## Start RECORDS FOR PROCESSING

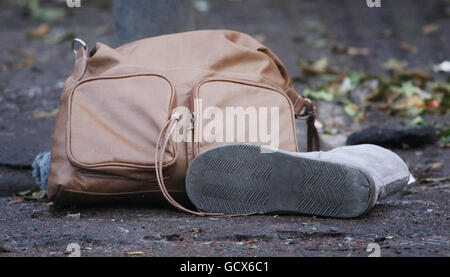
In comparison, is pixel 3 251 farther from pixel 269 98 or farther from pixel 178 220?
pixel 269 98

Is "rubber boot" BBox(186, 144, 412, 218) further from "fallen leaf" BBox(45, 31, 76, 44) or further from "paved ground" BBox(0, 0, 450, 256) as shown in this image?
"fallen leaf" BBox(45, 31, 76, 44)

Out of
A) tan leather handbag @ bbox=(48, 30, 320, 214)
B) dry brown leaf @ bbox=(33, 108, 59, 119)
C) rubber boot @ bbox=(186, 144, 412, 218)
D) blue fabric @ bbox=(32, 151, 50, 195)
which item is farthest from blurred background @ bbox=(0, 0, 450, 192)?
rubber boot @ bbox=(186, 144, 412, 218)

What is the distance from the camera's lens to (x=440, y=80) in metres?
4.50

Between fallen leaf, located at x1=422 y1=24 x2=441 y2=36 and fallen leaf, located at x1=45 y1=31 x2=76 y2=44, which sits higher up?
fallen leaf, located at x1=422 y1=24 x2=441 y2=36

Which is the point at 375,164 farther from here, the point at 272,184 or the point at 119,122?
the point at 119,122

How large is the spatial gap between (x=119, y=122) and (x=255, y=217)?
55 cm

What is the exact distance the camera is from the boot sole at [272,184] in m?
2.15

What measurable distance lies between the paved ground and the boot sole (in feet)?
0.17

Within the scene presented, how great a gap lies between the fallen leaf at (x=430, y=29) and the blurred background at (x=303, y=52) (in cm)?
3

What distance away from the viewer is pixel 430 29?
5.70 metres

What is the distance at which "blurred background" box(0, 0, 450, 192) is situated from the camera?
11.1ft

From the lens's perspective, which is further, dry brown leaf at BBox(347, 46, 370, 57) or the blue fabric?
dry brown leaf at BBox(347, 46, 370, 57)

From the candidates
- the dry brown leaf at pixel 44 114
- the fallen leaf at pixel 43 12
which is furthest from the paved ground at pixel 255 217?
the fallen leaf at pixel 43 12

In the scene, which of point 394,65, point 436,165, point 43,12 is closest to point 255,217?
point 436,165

## End RECORDS FOR PROCESSING

• [WORK INSTRUCTIONS]
Can you repeat, word for word, the lines of the data above, beginning at the line that contains "What is the distance at" and stopping after the last line of the data?

• [EXERCISE SOLUTION]
What is the distance at which "blurred background" box(0, 0, 450, 192) is situated from the camera?
11.1ft

From the lens's perspective, which is further, dry brown leaf at BBox(347, 46, 370, 57) or the blue fabric?
dry brown leaf at BBox(347, 46, 370, 57)

From the candidates
- the dry brown leaf at pixel 44 114
- the fallen leaf at pixel 43 12
which is furthest from the paved ground at pixel 255 217?
the fallen leaf at pixel 43 12

In the scene, which of point 394,65, point 436,165, point 43,12 is closest to point 255,217?
point 436,165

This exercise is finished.